Concrete next steps: assess your organization’s exposure to agentic ransomware techniques within the next two weeks, not next quarter. Treat network segmentation and backup immutability as your two highest-impact investments. Subscribe to CISA and sector-specific ISAC alerts for early warning on new strains. And brief your executive leadership now — the budget decisions made around agentic ransomware today will shape how the next six months play out.
FAQ About Agentic Ransomware
What actually makes agentic ransomware different from traditional ransomware?

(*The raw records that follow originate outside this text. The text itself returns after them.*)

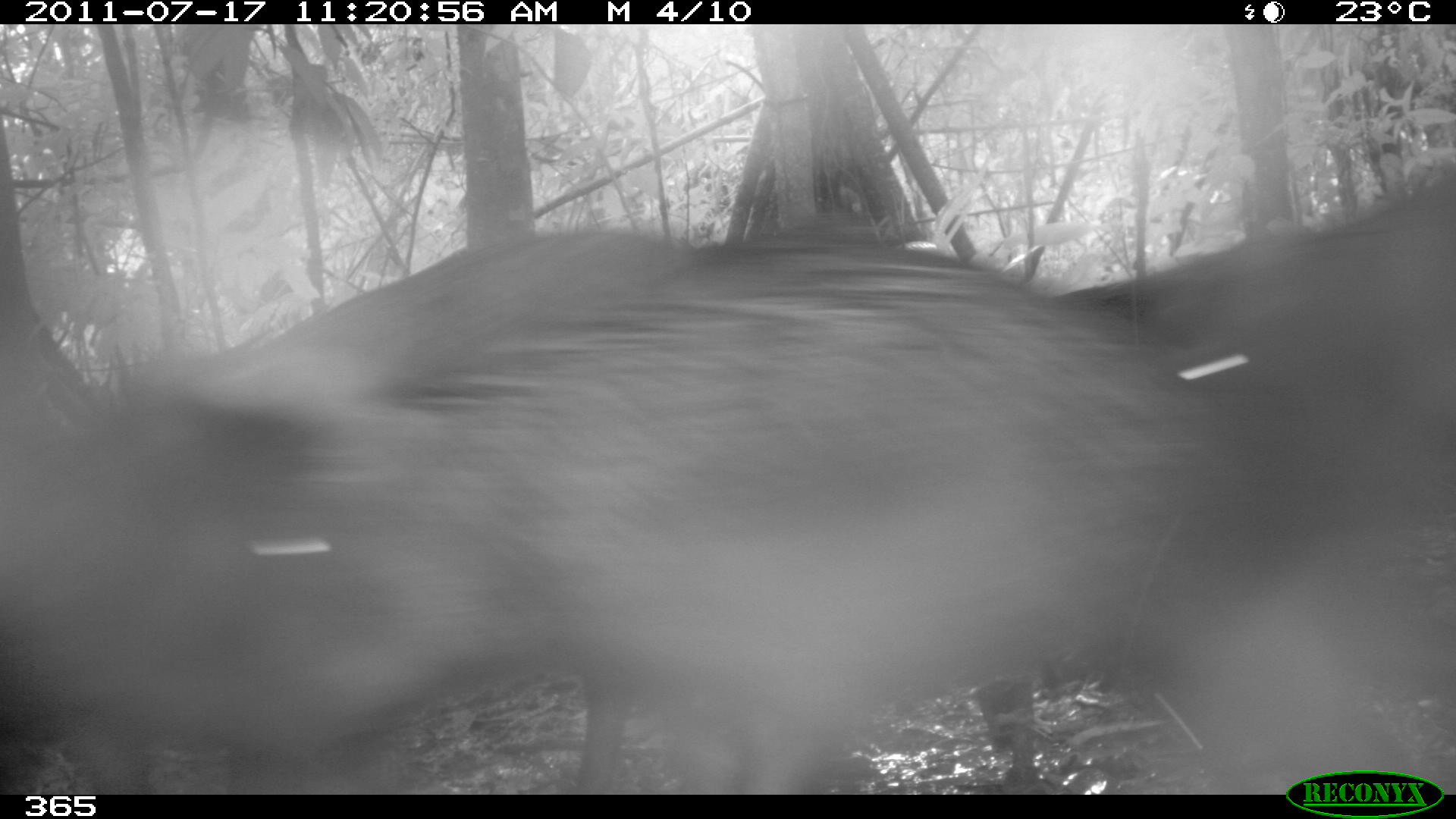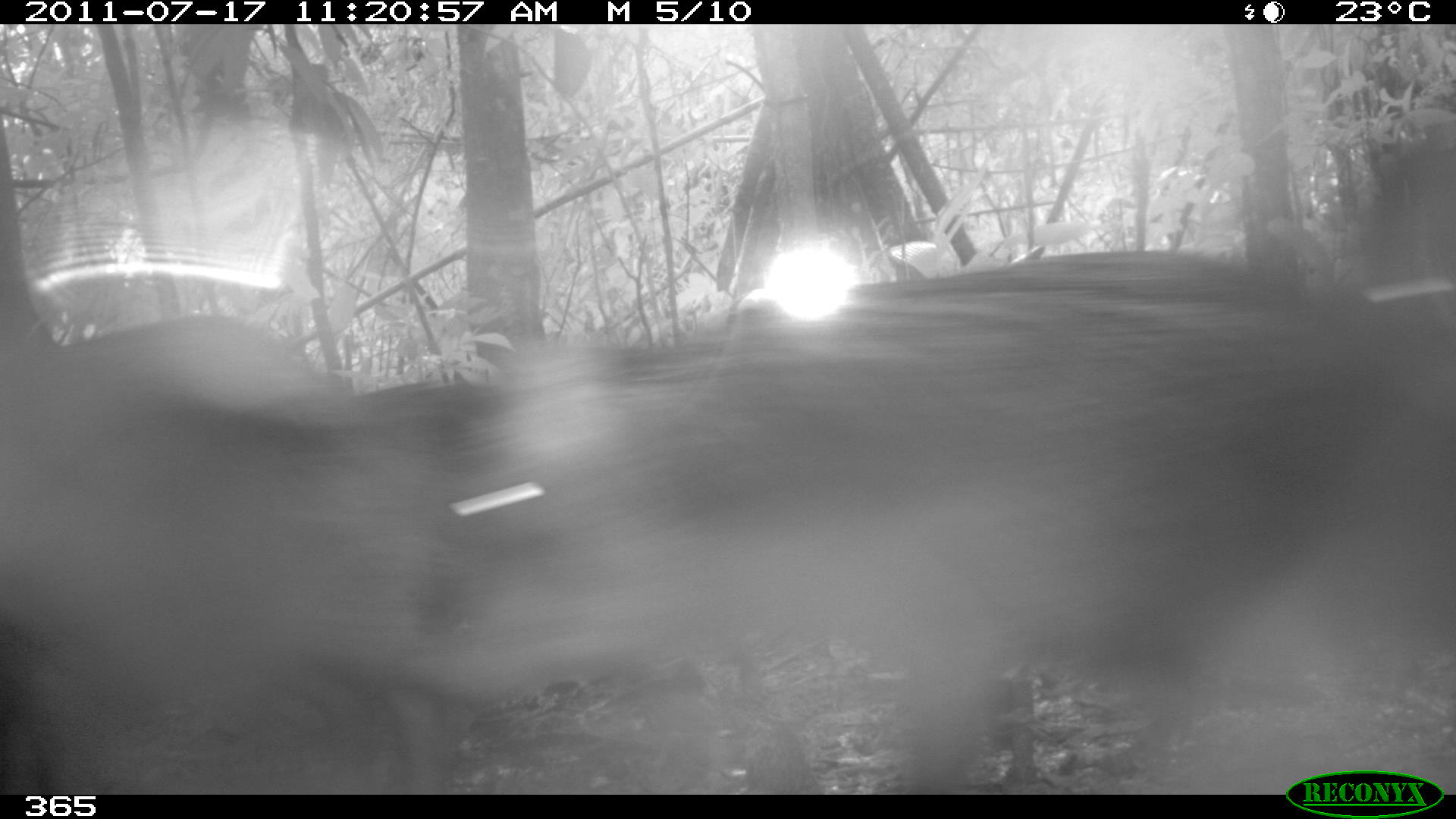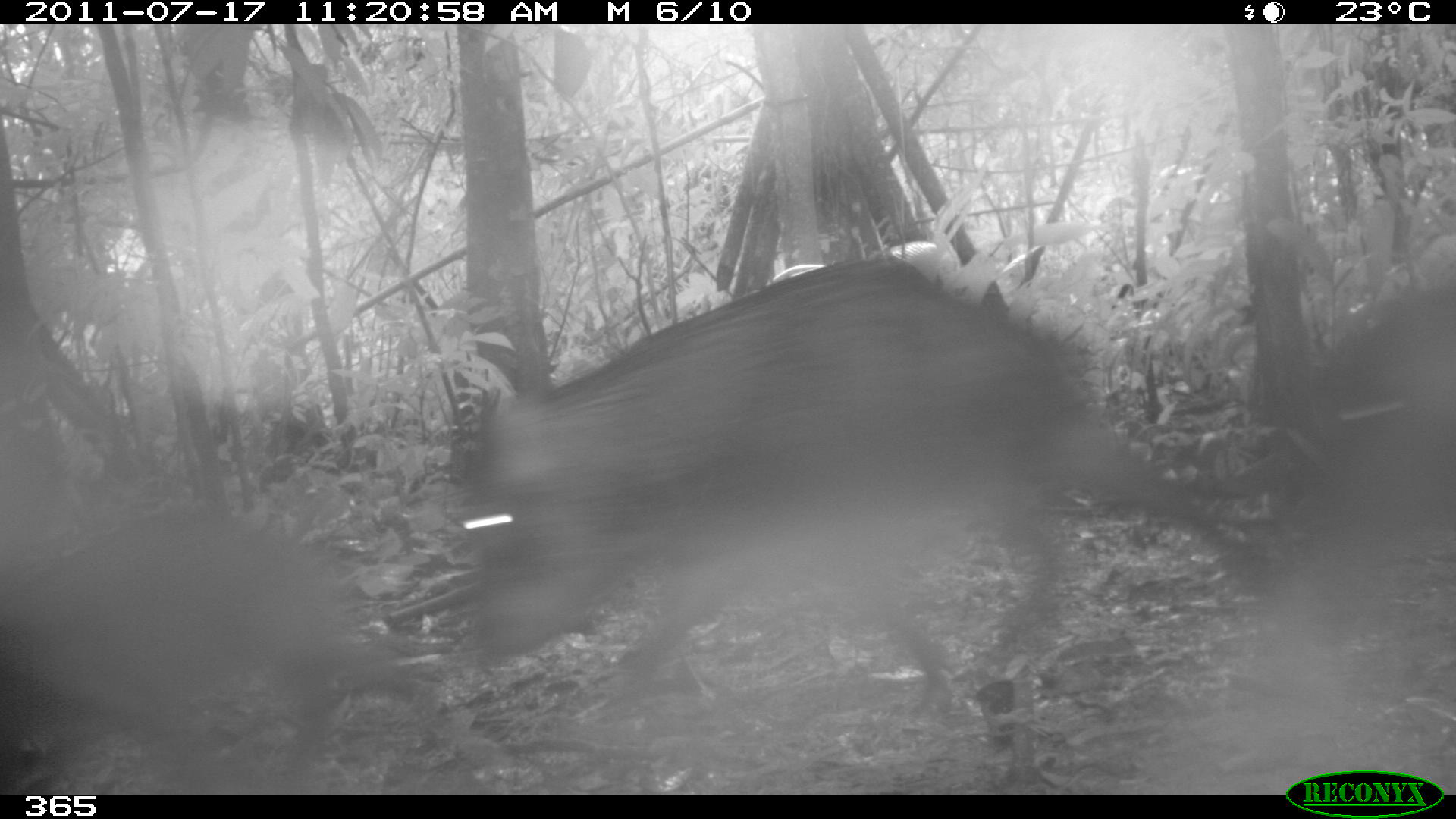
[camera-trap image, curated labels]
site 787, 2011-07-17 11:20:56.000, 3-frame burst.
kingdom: Animalia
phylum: Chordata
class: Mammalia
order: Artiodactyla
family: Tayassuidae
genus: Tayassu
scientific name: Tayassu pecari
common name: white-lipped peccary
Tayassu pecari (white-lipped peccary).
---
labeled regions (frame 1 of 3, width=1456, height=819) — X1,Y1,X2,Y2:
tayassu pecari: 200,238,1412,794; 2,227,735,746; 1046,167,1453,488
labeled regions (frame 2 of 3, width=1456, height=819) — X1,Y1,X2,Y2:
tayassu pecari: 416,130,1456,793; 0,128,520,791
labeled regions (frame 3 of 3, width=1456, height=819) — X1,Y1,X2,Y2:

Traditional ransomware runs a pre-programmed script no matter what environment it lands in. Agentic ransomware uses AI-driven reasoning to adapt in real time — evaluating network layout, picking high-value targets on its own, and changing behavior when it senses security tools nearby. It reacts instead of just executing, which is exactly what makes it so much harder to catch with conventional detection.
Is JadePuffer still being actively deployed?
Yes, though less frequently than when it first appeared. Newer strains like CoralWraith and VoltSerpent have become more popular among attackers seeking upgraded capabilities. That said, JadePuffer’s original codebase still shows up in attacks against organizations running older on-premises infrastructure, and modified versions continue circulating on underground forums. It hasn’t been retired.
How long does recovery from agentic ransomware typically take?
It varies significantly by strain and by how prepared the victim organization was beforehand. JadePuffer incidents average 18–22 days for full remediation. Cloud-focused strains like NimbusLock can stretch to 25–35 days because of the credential rotation involved. OnyxHarvest, with its added data-theft component, often runs 30–40 days or longer. Organizations with tested, immutable backups consistently recover faster — sometimes within a week.
Can endpoint detection and response tools stop agentic ransomware on their own?
Not reliably. Agentic ransomware is specifically built to work around EDR weaknesses — JadePuffer changed its behavior based on which EDR product it detected, and VoltSerpent can disable certain EDR kernel drivers outright. Meaningful protection against this threat class requires layering EDR together with network segmentation, deception technology, and behavioral analytics rather than leaning on any single tool.
Should an organization pay the ransom if hit by agentic ransomware?
Law enforcement, including the FBI, consistently advises against it, and the last six months of incident data backs that up. Payment funds further development of these tools, doesn’t guarantee data recovery, and doesn’t prevent repeat targeting. Some organizations that paid OnyxHarvest’s demands still had their stolen data leaked afterward. Prevention and tested backups matter far more than any decision made mid-incident.
Which industries face the highest risk from agentic ransomware right now?
JadePuffer initially concentrated on manufacturing and healthcare. Six months later, the target list has expanded deliberately into financial services, higher education, government contractors, and cloud-native SaaS companies. Small and mid-market organizations face particular risk, since they often lack dedicated security operations teams and tend to run flatter, less-segmented networks — precisely the conditions agentic ransomware is built to exploit.